Hi Marco,
On Wed, Feb 24, 2021 at 9:09 PM Marco Antoniotti marco.antoniotti@unimib.it wrote:
Hi Ray
yes. That is exactly my question. I have WITH-CONTEXTS and OOK (let's say). Both now must have WITH-CONTEXTS-SITE and OOK-SITE repositories. Must why have their own group? Can they be in more than one group, like UNIX groups?
I know I should RTFM, but it is easier to ask :)
In this case, it's better to ask, because the FM won't supply the answer. The problem is the setup of the URL structure of the https://common-lisp.net/ site, with all projects being subdirectories on the same top-level domain. The GitLab pages functionality that we use to host the project sites, wasn't designed with that in mind; instead, it was designed to be run on its own top-level domain where all subdomains get rerouted to GitLab Pages.
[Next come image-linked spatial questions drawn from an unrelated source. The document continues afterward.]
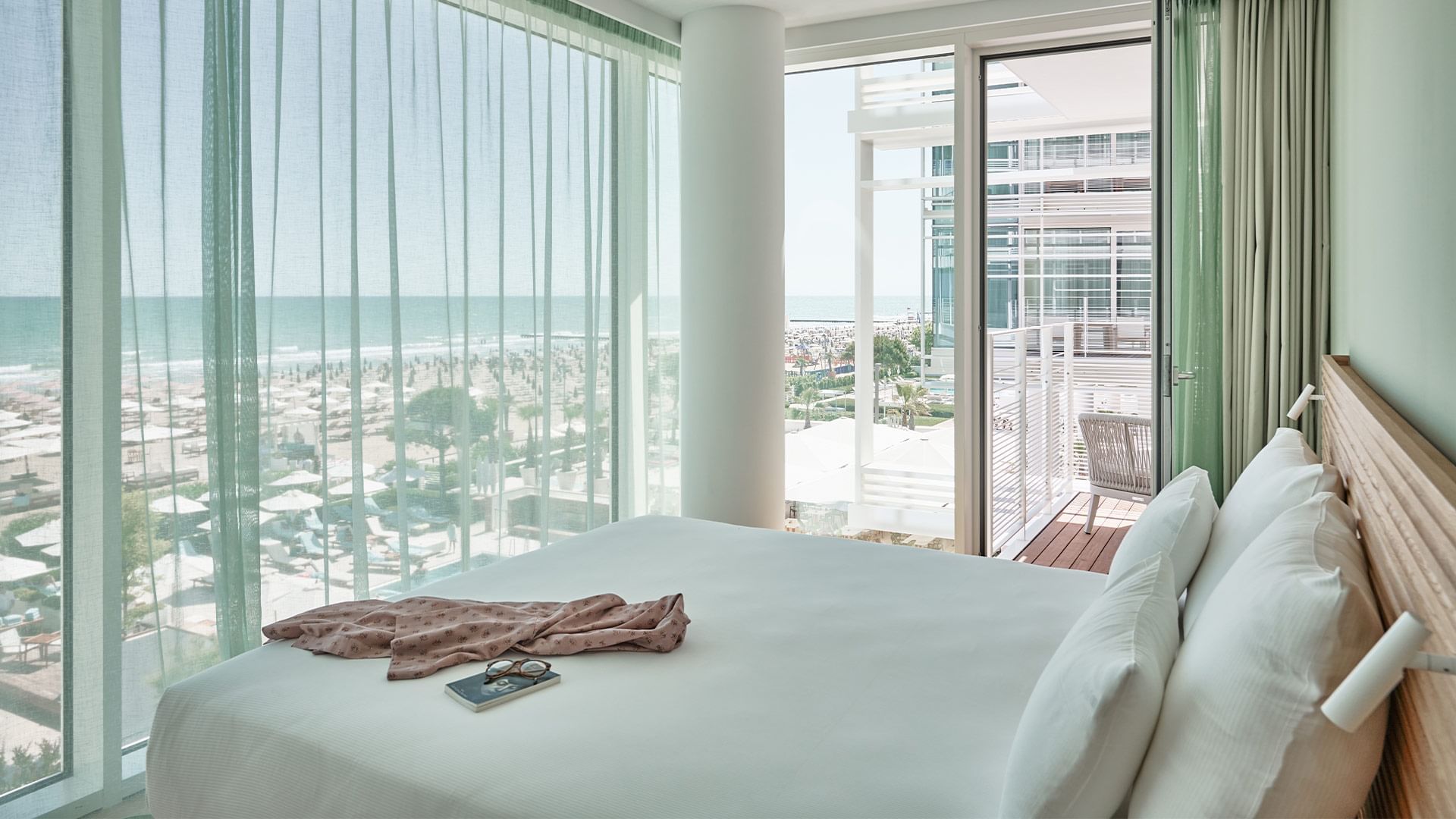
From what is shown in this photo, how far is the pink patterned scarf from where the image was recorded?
78.1 inches

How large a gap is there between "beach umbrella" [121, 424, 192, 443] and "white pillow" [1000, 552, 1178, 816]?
236 centimetres

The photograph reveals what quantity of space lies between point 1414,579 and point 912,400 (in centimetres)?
382

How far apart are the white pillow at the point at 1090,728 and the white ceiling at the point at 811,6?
3.67m

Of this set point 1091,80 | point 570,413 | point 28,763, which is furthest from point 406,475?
point 1091,80

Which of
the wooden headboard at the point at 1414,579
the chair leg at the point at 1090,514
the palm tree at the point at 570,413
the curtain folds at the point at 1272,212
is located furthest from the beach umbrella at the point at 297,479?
the chair leg at the point at 1090,514

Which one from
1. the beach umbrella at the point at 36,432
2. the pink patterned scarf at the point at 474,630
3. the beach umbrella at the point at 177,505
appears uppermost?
the beach umbrella at the point at 36,432

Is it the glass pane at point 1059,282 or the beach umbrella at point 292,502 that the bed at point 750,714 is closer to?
the beach umbrella at point 292,502

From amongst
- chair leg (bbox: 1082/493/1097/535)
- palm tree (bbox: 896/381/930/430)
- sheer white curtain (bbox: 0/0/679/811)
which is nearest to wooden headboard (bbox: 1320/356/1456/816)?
sheer white curtain (bbox: 0/0/679/811)

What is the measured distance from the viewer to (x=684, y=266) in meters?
4.46

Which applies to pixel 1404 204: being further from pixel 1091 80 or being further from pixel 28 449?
pixel 1091 80

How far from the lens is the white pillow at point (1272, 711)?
3.23ft

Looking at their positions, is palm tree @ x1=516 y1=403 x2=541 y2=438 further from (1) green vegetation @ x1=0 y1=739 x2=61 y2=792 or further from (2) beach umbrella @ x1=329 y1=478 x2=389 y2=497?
(1) green vegetation @ x1=0 y1=739 x2=61 y2=792

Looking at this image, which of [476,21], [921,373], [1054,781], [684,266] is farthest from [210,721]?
[921,373]

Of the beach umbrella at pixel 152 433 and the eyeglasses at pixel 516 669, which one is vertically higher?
the beach umbrella at pixel 152 433
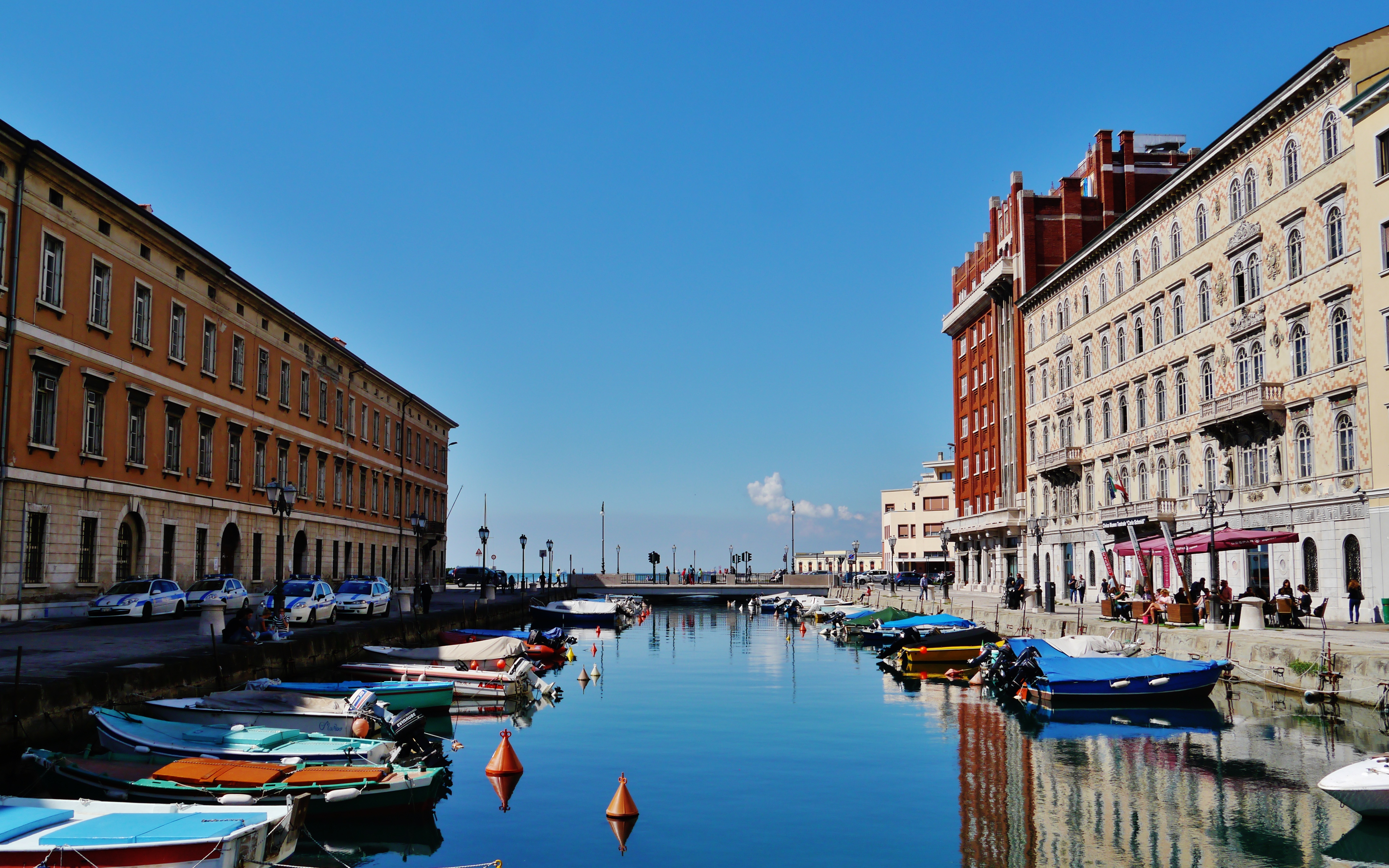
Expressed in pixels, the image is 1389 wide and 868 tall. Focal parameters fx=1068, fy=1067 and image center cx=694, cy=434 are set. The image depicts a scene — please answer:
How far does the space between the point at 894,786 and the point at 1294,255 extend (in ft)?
107

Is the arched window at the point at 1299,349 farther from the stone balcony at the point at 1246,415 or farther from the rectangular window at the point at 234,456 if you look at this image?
the rectangular window at the point at 234,456

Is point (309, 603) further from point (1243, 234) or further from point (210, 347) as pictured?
point (1243, 234)

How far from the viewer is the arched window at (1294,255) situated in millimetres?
41625

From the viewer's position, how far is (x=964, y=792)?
19.4 meters

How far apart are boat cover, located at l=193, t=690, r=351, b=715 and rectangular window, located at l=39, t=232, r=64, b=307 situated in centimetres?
2037

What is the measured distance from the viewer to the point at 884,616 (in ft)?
198

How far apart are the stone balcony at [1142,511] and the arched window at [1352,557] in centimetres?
1157

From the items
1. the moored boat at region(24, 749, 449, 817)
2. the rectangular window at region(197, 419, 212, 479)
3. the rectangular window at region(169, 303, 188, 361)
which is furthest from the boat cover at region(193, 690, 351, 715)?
the rectangular window at region(197, 419, 212, 479)

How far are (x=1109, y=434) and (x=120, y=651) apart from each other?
50.3 meters

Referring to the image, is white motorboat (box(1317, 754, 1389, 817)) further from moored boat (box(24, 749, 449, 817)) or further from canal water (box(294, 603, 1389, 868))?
moored boat (box(24, 749, 449, 817))

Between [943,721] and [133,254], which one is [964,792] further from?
[133,254]

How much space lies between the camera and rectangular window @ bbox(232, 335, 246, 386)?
5225 cm

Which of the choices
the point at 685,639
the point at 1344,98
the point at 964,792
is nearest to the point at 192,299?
the point at 685,639

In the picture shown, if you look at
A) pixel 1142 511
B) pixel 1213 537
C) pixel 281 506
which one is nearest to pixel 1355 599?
pixel 1213 537
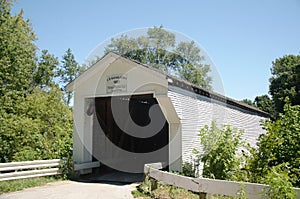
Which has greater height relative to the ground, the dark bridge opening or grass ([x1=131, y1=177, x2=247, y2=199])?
the dark bridge opening

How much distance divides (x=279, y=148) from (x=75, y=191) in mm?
5439

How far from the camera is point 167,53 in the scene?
3077cm

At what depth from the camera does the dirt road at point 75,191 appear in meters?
6.83

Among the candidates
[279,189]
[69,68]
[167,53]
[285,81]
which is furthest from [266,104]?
[279,189]

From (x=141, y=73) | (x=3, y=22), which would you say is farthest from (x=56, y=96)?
(x=141, y=73)

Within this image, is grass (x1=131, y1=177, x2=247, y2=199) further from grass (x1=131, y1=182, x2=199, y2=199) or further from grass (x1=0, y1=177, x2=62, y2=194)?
grass (x1=0, y1=177, x2=62, y2=194)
In order to be able to use GitLab Pages with our use-case, I've hacked around a restriction or two in the way GitLab manages its published web page assets. In order to keep things simple (that is: manageable with Apache mod_rewrite), I needed a fixed transformation from https://common-lisp.net/project/<project-name> to an on-disc path that might or might not exist when /project/<project-name> does not. In order to support the group/repo structure where */<project-name>-site is supported as a mapping, I no longer have a fixed mapping, because all '*' paths (group names) need to be checked for existence (GitLab stores its published webpages hierarchically).
Those are all *explanations*, not solutions. I'm thinking about available solutions, but don't have one quickly: checking more paths than the available fixed mapping, might run into clones of the repo. If that happens, which one of them is the true and leading one? (That is: what should the software do if there are ehuelsmann/ook-site, mantoniotti/ook-site and with-contexts/ook-site?)